Schamberg disease represents the most common type of pigmented purpuric dermatoses (PPDs), a chronic, benign, cutaneous eruptions characterized by petechiae, purpura, and increased skin pigmentation (brown, red, or yellow patchy). The PPDs are grouped into five clinical entities: Schamberg's purpura, Majocchi purpura, lichen aureus, Gougerot-Blum purpura and, eczematoid-like purpura of Doucas and Kapetanakis.[1]

Schamber disease (SD) has also been called: progressive pigmentary dermatosis of Schamberg, purpura pigmentosa progressive and, Schamberg's purpura.[2] It is commonly seen in males and mainly affects the tibial regions, and could involve thighs, buttocks, trunk, or upper extremities.[3]

Etiology

The exact cause of Schamberg disease is not known. It is caused by extravasation of blood vessels particularly capillaries which allow red blood cells to get deposited into the skin which then releases their iron from hemoglobin. This iron causes a rust color accounting for the orange or brown tint of the rash.[4]

The exact cause of capillary inflammation is unknown and can be multifactorial. Potential contributors in the etiology can be:

  1. Gravitational dependency[5]
  2. Alcohol intake[6]
  3. Drugs such as acetaminophen, aspirin, adalin, amlodipine, carbromal, chlordiazepoxide, glipizide, glybuzole, hydralazine, meprobamate, nitroglycerin, persantin, reserpine, thiamine, interferon-alfa, injection medroxyprogesterone acetate, topical fluorouracil, and sildenafil[7][8][9][10][11]
  4. Genetic causes, as cases are seen in family members[12]
  5. Hepatitis B antigenemia[12]
  6. Dysfunctional immune system[13]
  7. Idiopathic[5]

Epidemiology

PPDs include a spectrum of vascular diseases with an incidence of 0.18% of all skin diseases reported by Sharma and Gupta.[14] SD is the most common of the PPDs. It occurs in all races and ages ranging from 8 to 66 years (mean age 34 years), although a 19 month-old child has been reported.[1][14] It has a male preponderance, having M to F ratio between 5 and 3.8 to 1.[14] SD occurs more frequently in men, while purpura annularis telangiectodes of Majocchi occurs more frequently in females. Lichen aureus and Majocchi diseases occur commonly in children or young adults, while dermatosis of Gougerot and Blum affects middle-aged and older men.[1][4][14]

Pathophysiology

The main pathophysiological mechanism is the extravasation of red blood cells and the deposition of hemosiderin in macrophages.[1] There are indicators that exhibit the role of the cell-mediated immunity in the pathology, with a T-cell lymphocytic infiltrate perivascularly.[4] It has been suggested that medications act as haptens inducing the formation of antibody-antigen complexes.[15]
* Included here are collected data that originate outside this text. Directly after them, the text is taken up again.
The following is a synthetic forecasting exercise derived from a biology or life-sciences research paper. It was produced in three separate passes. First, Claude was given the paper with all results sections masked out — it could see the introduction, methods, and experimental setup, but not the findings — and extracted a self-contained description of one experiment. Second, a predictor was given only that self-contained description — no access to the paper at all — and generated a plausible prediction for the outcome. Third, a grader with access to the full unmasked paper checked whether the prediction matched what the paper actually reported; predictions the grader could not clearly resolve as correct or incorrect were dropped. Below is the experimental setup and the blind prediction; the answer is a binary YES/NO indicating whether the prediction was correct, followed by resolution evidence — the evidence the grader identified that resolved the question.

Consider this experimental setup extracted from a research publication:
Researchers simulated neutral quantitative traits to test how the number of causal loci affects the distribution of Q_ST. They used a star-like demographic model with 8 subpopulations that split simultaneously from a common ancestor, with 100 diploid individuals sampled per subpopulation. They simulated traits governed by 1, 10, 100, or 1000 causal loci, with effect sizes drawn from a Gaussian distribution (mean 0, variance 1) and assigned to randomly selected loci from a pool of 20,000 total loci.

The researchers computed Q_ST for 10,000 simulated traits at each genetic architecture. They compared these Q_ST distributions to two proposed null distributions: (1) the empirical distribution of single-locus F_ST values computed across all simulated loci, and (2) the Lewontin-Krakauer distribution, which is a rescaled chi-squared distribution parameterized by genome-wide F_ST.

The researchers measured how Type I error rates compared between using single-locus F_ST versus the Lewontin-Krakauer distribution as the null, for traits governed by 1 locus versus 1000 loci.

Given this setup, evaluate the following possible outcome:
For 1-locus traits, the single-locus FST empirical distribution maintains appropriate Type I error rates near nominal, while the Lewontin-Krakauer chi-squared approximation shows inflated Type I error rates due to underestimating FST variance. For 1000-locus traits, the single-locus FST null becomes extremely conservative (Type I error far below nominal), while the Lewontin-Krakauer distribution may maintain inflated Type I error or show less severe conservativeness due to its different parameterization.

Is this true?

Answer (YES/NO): NO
Reactive oxygen species generate inflammation, edema, and damage in the structure and function of the endothelial barrier, causing increased capillary permeability.[16] Various aggravating factors include hypertension, diabetes mellitus, venous stasis, strenuous exercise, gravitational dependency, capillary fragility, infections, and chemical ingestion has been related.[1]

Histopathology

Histopathology shows perivascular T-cell lymphocytic infiltrate around superficial small blood vessels composed of CD3+, CD4+, CD8+, CD1a+, CD36+, dendritic cells, cellular adhesion molecules (ICAM-1, ELAM-1), LFA-1; this infiltrate consequently will lead to endothelial cell swelling and narrowing of the lumen.[4][17]

Extravasation of red blood cells with marked hemosiderin deposition in macrophage is present in the superficial dermis, which can be seen by an iron stain.[4]

History and Physical

Schamberg disease is usually asymptomatic but can occasionally be itchy or painful. Many times, lesions resolve spontaneously. It is a chronic disease with different stages at the same time, while some are appearing older lesions will fade.[3]

Lesions are characterized by irregular localized well-circumscribed red, orange to brown or yellow non-bleachable patches pinhead-sized cayenne pepper spots of varying shapes and size in the form of multiple papules and macules beginning from the lower legs which gradually spreads in an ascending pattern to the rest of the body. The most common site affected is the bilateral lower extremities, thighs and buttocks are also frequently involved. Less commonly, it involves upper extremity or can be generalized.[4][18]

Evaluation

The diagnosis is usually made by clinical inspection and identification of the classic morphology of the lesions. Although a biopsy is not mandatory, it is useful to rule out differential diagnoses.

Capillary fragility can be assessed by the Hess’s or Rumpel-Leede test, also called a tourniquet test. For this test, the pressure is applied to the forearm with a blood pressure cuff inflated between systolic and diastolic blood pressure for 5 to 10 minutes. After removing the cuff, fifteen or more petechiae in a 5 cm diameter area indicates capillary fragility. It occurs due to poor platelet function.[19]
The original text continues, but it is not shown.